Для начала я обратилась к декану, а после и ректору, чтобы получить отсрочку в оплате обучения. Как лучшая студентка года, отсрочки я не добилась, но получила работу на кафедре естественных наук. Оплата покрывала мое обучение, покупку книг и канцелярии. Для преподавательского состава проживание в общежитии было бесплатным. И меня оформили как помощника магистра. Ну, а с пропитанием и шпильками с платьями пришлось выкручиваться уже без протекции, слегка нарушая закон. Я писала работы для поступления в университеты для других будущих студиусов. Безусловно, не в наше заведение, но и это было рискованно. По закону подобные соискатели считались уголовниками, как и те, кто им помогал. Как только я получила степень и стала полноправным учителем, с подработкой я завязала. Но очень боялась, что кто-то узнает о моем темном прошлом. И оттого, наверное, была к студентам еще строже. Кто знает, не пришли ли они в наш университет как те, кому помогала я? Совесть мучила, и я вымещала свои страхи на учениках.

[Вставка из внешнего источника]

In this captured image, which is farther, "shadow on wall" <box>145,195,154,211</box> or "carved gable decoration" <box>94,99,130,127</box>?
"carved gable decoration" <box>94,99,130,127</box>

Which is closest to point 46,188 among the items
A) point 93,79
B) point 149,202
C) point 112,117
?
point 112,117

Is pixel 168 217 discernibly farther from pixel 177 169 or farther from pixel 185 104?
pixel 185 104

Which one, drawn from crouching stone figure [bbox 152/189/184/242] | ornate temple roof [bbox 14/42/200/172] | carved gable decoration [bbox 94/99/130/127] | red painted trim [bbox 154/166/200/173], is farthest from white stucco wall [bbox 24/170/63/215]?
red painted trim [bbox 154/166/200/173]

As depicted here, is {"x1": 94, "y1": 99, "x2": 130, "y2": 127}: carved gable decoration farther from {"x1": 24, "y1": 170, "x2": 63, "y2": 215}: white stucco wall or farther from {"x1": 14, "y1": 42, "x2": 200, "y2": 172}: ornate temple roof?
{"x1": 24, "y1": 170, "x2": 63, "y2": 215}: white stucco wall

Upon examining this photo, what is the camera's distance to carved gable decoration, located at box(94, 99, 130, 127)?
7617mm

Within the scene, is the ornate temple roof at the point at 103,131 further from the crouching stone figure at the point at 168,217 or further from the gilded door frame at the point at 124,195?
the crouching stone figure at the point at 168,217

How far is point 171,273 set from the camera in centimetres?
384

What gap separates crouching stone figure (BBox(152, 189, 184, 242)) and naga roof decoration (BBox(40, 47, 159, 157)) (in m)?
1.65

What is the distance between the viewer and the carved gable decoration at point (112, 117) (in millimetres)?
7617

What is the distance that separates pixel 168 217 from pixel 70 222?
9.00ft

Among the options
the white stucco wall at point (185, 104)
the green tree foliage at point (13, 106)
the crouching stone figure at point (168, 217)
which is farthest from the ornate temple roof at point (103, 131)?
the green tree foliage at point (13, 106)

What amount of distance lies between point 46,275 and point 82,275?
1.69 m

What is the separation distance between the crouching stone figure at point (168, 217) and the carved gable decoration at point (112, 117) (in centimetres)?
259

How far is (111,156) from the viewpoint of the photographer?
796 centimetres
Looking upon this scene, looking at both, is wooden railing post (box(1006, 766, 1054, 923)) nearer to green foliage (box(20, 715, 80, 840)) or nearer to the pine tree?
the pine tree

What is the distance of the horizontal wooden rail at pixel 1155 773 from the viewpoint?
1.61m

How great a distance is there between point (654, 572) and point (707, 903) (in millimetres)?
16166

Ну и еще — мне эта работа далась нелегко. Я училась как проклятая, потому хотела видеть и в других хотя бы вполовину того усердия, что было у меня. Рвения к знаниям. И уж никак не улыбочек и заигрывания от двадцатипятилетнего студента, который решил получить степень магистра за счет обаяния. Насколько мне было известно, с преподавателями он в отношения не вступал. Однако уверенности в этом не было — слухов не существовало, но, если не пойман, еще не обязательно, что не вор. Да и вообще быть жертвой очарования малолетки (ладно, мысленно поправила я себя, — молодого, но мудаковатого мужчины) мне не хотелось. Я прекрасно видела со стороны, как млели другие дамы, как учителя, что тридцати, что шестидесяти лет, с легкостью ставили свои подписи в его зачетку. И скрежетала зубами. Нет, он не был глуп. О нет. Я прекрасно знала, на что он способен. Я не раз видела его вечером пьяным, а потом без ошибок отвечавшим на семинаре, после того как он лишь пролистал чужой конспект!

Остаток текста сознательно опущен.